#### Texte source
Cet été 2017, l'Empire des Sens ressortait au cinéma, dans une version restaurée. Cinéphile de salon et amatrice de dépaysements, je me rendis donc au Champollion, rue du même nom, avec des amis, tout aussi intrigués que moi par ce film à la réputation plus que sulfureuse. Il faut dire que l'affiche, sublime, et le titre, poétique en diable, donnaient envie de passer outre les gros plans sur des pénis érectiles pour partir en quête de la perle cinématographique que d'aucuns nous promettaient.
Mérite-t-il sa réputation ? Je ne vous ferai pas languir : mille fois oui. Est-ce un chef-d'oeuvre ? Je ne sais point. Mais commençons par le commencement.
Le film s'ouvre par quelques minutes qui servent d'introduction au personnage de Sada, la jeune geisha, et posent tout de suite l'essentiel du film : non seulement l'esthétique magnifique et le jeu de couleurs sombres où le rouge se détache avec une acuité inégalée, mais aussi le sexe cru et sans pudibonderie (on commence quand même par le vieux pénis décrépit d'un mendiant exorbité de désir, ça met l'ambiance) ; et, surtout, déjà, l'absence de tout tabou chez Sada, qu'on devine déjà curieuse de sexe, curieuse de tout, de tout expérimenter, sans s'arrêter là où n'importe qui serait hésitant-e. On y voit aussi déjà celui qui deviendra son amant, son partenaire et son double, apparaissant dans la première scène comme un homme superbe et de qui émane une aura de sexe, de désir et de jouissance. Il est beau, il la fascine ; elle est belle, sans limites et en quête d'absolu. Leur rencontre scelle leur destin dès leur première scène ensemble.
Les quelques scènes inaugurales annoncent la couleur, et on commence fort bien : un film qui va à l'essentiel, sans scènes inutiles, où chaque plan, chaque élément fait sens dans le discours global.

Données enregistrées
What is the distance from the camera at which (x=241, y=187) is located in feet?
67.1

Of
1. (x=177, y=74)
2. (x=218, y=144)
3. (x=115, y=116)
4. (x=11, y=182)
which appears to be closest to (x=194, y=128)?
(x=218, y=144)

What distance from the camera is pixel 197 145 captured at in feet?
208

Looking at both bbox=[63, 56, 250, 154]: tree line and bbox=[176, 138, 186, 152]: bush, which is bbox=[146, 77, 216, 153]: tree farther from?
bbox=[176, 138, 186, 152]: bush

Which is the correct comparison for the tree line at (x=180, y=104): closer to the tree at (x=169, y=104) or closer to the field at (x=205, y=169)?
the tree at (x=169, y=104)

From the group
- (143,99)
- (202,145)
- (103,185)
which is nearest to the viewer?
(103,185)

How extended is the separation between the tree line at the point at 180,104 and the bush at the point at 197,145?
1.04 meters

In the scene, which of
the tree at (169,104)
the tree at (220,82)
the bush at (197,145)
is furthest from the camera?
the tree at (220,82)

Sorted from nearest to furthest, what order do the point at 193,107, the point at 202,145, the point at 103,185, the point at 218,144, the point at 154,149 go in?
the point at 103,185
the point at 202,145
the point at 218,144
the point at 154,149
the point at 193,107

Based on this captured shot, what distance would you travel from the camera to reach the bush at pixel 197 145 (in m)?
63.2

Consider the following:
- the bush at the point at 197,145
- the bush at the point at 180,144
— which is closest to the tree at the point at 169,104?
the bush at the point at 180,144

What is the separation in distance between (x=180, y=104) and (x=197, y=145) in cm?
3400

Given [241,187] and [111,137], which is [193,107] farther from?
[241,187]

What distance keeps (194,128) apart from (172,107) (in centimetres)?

#### Consignes
**1.** Reproduire à l'identique la portion du texte sur L'Empire des Sens qui débute par les mots contenant « Les quelques scènes » et s'achève sur « le discours global. ».
**2.** Prolonger le texte sur L'Empire des Sens à partir de sa dernière phrase.

#### Réponses ci-dessous
**1.**
Les quelques scènes inaugurales annoncent la couleur, et on commence fort bien : un film qui va à l'essentiel, sans scènes inutiles, où chaque plan, chaque élément fait sens dans le discours global.

**2.**
Puis, on suit l'évolution de leur histoire, où tous deux sont unis par leur désir fou l'un de l'autre, désir fou qui chez lui le pousse à violer une servante lors de l'absence de Sada et, chez elle, la pousse à en vouloir toujours plus, toujours plus de lui, inlassablement, sans dormir, sans manger, en quête du plaisir ultime. Un par un, chaque tabou sera franchi - les règles, la nourriture, les enfants, la violence consentie, le sexe en public - et leur histoire poursuit leur folle course jusqu'à la conclusion, inéluctable et superbe. Éros et Thanatos enfin réunis dans un propos simple mais limpide sur la pulsion de sexe comme pulsion d'absolu et de mort, sur l'amour comme passion autant essentielle que destructrice. L'abnégation finale de l'homme est très bien traduite dans cette scène révélatrice où, alors que tous les hommes du Japon marchent en uniforme, en route vers une quelconque mobilisation militaire, lui longe les murs, dans le sens inverse, vers son propre devoir et son propre destin.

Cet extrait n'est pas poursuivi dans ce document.